The Return of the Gaze: The Political Task of Narration
Paloma Polo
18.10.2025 – 01.03.2026
Curator: Mabel Tapia
Opening: Friday 17 October at 7 pm
“[The telling is] all we have,” said Ursula K. Le Guin through one of her characters in the novel The Telling. Far from understanding history as an immutable, definitive and unambiguous construct that repeats itself ad infinitum—although this is sometimes claimed—the telling inscribes what is told in a political-affective transformation in which the past, present and future constantly intermingle. What are our stories? Where is history when it is not told or when it is ideologically made invisible or suppressed? In what world-system does what is told enclose us or, on the contrary, what worlds does it open for us? These questions underlie and are updated in every operation of telling, transforming in turn the tellings acquired.
The artist Paloma Polo’s projects are permeated by these questions, as well as by a fundamental contemporary commitment to what is defined as History as part of a constant and nonnegotiable confrontation with it. Through long processes of investigation, the artist approaches very specific historical events, accounts that have formed the colonial-patriarchal foundations of our history, as well as others that have been discarded or silenced.

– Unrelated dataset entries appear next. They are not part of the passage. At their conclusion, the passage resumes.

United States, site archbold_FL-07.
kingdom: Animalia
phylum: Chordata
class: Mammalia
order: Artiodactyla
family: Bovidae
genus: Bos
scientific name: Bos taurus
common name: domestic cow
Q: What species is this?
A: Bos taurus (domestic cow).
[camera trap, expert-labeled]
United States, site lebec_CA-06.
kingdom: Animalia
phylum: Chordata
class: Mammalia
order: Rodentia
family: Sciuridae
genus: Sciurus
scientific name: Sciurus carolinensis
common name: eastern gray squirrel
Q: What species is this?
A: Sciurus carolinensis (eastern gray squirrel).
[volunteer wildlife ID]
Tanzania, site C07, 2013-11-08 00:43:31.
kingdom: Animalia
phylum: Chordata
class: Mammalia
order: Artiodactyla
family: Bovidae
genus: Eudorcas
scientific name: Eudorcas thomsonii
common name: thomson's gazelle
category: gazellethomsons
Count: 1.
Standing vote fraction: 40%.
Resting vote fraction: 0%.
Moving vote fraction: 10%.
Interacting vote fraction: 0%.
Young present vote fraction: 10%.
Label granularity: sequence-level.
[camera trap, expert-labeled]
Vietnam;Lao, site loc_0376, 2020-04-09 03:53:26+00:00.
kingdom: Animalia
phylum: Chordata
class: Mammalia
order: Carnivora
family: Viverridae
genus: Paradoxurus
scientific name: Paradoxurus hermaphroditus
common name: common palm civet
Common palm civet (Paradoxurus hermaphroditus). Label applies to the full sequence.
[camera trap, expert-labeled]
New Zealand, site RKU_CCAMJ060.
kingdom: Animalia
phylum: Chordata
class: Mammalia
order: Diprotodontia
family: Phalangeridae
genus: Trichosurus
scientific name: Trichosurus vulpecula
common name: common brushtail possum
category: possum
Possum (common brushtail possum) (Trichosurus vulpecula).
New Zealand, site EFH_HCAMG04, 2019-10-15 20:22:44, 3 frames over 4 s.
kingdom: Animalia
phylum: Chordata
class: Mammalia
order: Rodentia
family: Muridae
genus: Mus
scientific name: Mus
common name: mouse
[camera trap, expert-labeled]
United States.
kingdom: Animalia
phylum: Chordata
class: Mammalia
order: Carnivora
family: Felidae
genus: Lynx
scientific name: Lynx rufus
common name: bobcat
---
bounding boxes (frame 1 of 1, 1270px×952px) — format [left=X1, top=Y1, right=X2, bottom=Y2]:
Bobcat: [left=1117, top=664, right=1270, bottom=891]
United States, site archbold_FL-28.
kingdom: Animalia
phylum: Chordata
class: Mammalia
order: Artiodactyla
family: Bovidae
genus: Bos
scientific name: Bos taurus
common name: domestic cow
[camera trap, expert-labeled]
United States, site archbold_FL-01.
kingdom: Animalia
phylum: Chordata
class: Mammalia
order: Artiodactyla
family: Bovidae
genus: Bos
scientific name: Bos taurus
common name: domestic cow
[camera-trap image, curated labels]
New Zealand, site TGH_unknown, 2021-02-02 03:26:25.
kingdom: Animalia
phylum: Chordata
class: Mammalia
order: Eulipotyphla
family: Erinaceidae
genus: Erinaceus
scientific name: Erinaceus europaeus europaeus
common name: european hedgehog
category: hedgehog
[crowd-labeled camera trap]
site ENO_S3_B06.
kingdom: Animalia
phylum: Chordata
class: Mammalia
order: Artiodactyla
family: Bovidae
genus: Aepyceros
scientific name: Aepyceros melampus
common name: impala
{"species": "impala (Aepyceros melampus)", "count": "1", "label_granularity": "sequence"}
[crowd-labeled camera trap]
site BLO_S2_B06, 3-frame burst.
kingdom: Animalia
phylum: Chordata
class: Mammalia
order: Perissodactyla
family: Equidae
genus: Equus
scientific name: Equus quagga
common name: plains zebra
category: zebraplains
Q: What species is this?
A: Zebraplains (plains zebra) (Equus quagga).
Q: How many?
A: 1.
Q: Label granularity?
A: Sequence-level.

The exhibition is organised into four constellations that shape works produced from 2010 until today. The first, The Earth of Revolution, situates us directly in the context of the Philippines, in ways of life and ancestral knowledge that fuel struggles for emancipation and social transformation. The second nucleus, The Path of Totality, addresses the colonial logic that underpins Western scientific expeditions, presented as a matrix of questions and methodologies developed by the artist. The third section, Dulcinea, focuses on two stories of militancy, struggle and political commitment in the context of the Franco regime and Spain’s so-called “Transition”. Finally, the fourth nucleus, Se jeter au fond du lac pour conserver sa vie (1) , constitutes a new field of research for the artist. By intervening in feminist genealogies, she examines the ways in which indigenous thought, particularly the Haudenosaunee Confederacy, may have influenced feminist ideas forged around the French Revolution.
These constellations shape a complex, delicate interweaving that makes palpable the relationships between specific historical contexts and the overarching structural frameworks of sociopolitical and ideological organisation. Nonetheless, these present proposals do not in any way aim to question inherited dominant history in a binary manner, but rather to intervene in it and in the tools with which it is constructed, which implies mobilising the social and political structures that sustain it. This exhibition by Paloma Polo suggests refocusing our gaze and exploring the political nature of storytelling.
(1) The phrase has been taken from a quote by Kandiaronk, a political thinker and chief of the Wendat Native American people. The artist has taken it from the book Dialogues, ou Entretiens entre un Sauvage et le baron de Lahontan (1704).